Деревянные колеса ранили дорогу. Слишком тяжелой оказалась клетка; за нами тянулись, как за плугом, две глубокие рытвины-колеи, телега заходилась скрипом на каждой колдобине, а лошади давно уже прокляли все и со всем смирились.

Мы двигались со скоростью пьяного пешехода. Не вдребезги пьяного, но здорово отяжелевшего, краснолицего, все свои усилия прилагающего, чтобы не сбиться с прямой и не прилечь на обочине. Вот так и мы: Хостик правил упряжкой, мы с к'Рамолем ехали по сторонам от клетки и молчали.
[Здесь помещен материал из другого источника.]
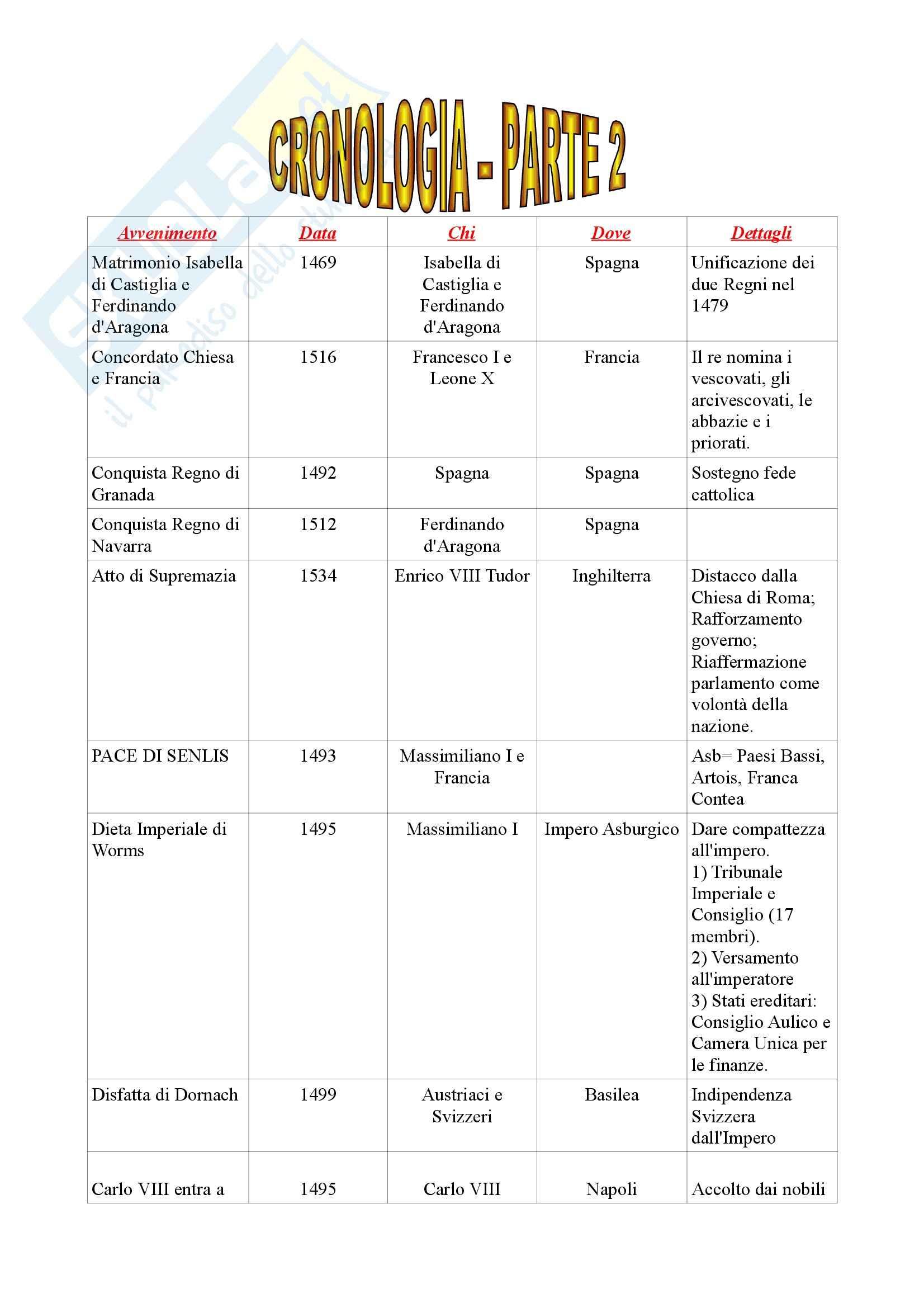 Storia moderna - cronologia della storia moderna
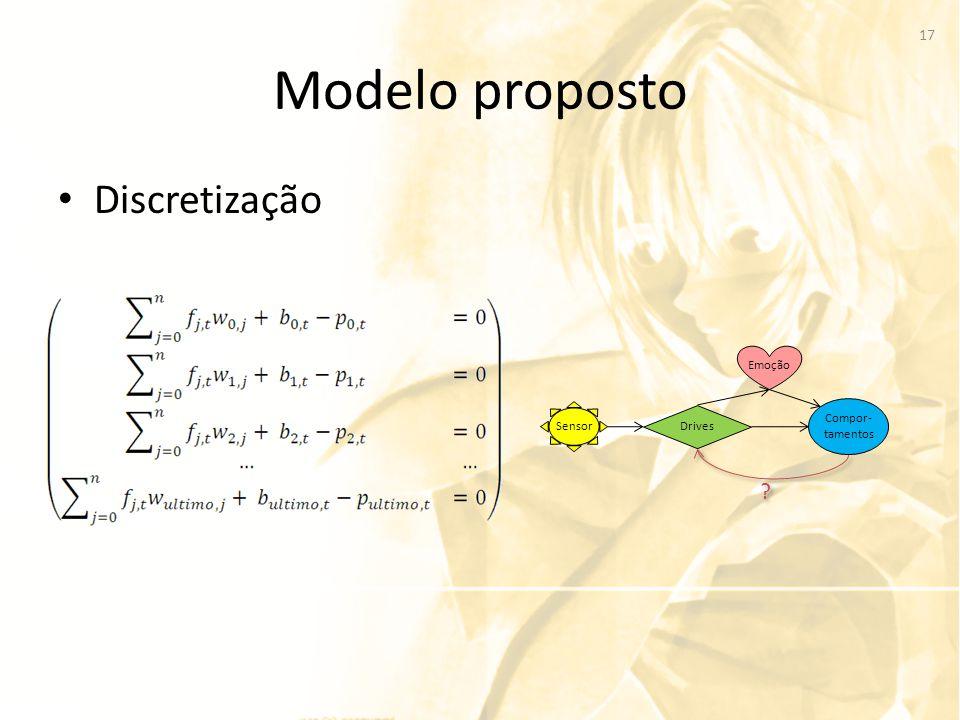 Modelo proposto Discretização Emoção Sensor Drives Compor- tamentos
Солнце двигалось по небу еще медленнее и тем не менее играючи обогнало нас. До цели — районного центра с судебной управой и «высокой колокольней» — оставалась еще добрая половина пути, в то время как солнце путь уже завершало, уже висело над верхушками далекого леса, и не надо быть пророком, чтобы предугадать ночевку средь чиста поля, бок о бок с предполагаемым Глиняным Шакалом…

Над дорогой пролетела, не шевеля крыльями, вечерняя тварь недосыть. Отряд корнезубые, семейство живоглоты.

Я тряхнул головой.

Сумерки — время, когда сгущаются чужие воспоминания. Как бы чужие. Доспехи делаются тяжелыми и вминаются в меня, как вминается печать в расплавленный сургуч. А какого рожна я средь чиста поля еду в полном доспехе?!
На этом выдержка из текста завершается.